Reproduce the passage of the sector beam antenna patent page below from "US4757325AExpiredUtility" to "signal is maximized.", word for word.

TEXT SHOWN

* * * *

US4757325AExpiredUtility
Method for designing sector beam antennas
Est. expiryNov 19, 2004(expired)· nominal 20-yr term from priority
H01Q 19/13H01Q 13/025
36
PatentIndex Score
10
Cited by
7
References
10
Claims
Abstract
An improved method for designing sector beam antennas. The method is used to provide a sector beam antenna having a feed horn with a cross sectional azimuth dimension and a cross sectional elevational dimension which are optimized to irradiate a reflector to transmit a signal over a coverage area such that the gain-area-product of the transmitted signal is maximized.

* * * *

RECORD EXCERPTS
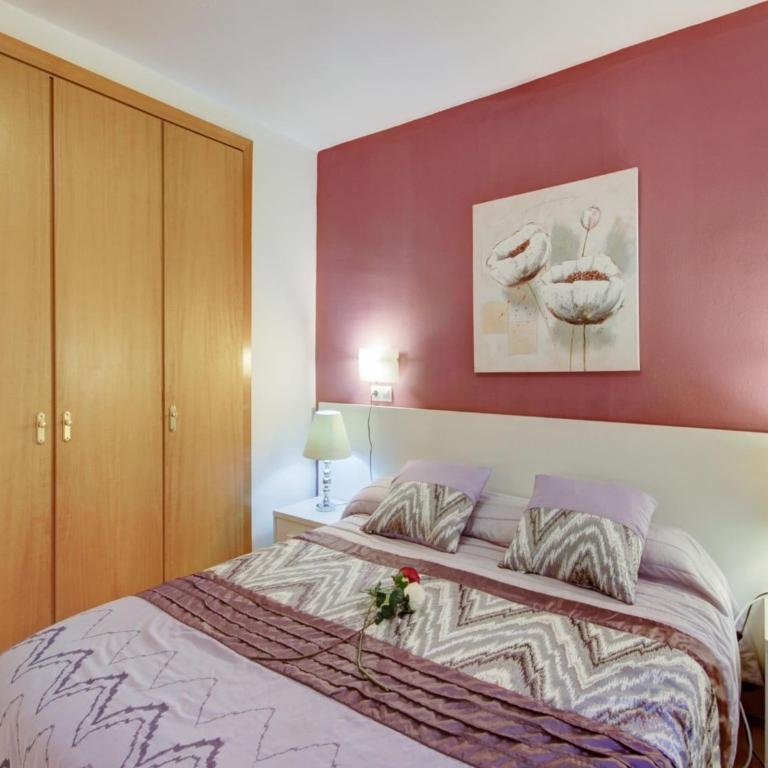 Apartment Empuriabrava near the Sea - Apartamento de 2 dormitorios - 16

* * * *

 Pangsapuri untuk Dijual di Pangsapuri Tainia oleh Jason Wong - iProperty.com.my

* * * *

SOLUTION TO THE PROBLEM
US4757325AExpiredUtility
Method for designing sector beam antennas
Est. expiryNov 19, 2004(expired)· nominal 20-yr term from priority
H01Q 19/13H01Q 13/025
36
PatentIndex Score
10
Cited by
7
References
10
Claims
Abstract
An improved method for designing sector beam antennas. The method is used to provide a sector beam antenna having a feed horn with a cross sectional azimuth dimension and a cross sectional elevational dimension which are optimized to irradiate a reflector to transmit a signal over a coverage area such that the gain-area-product of the transmitted signal is maximized.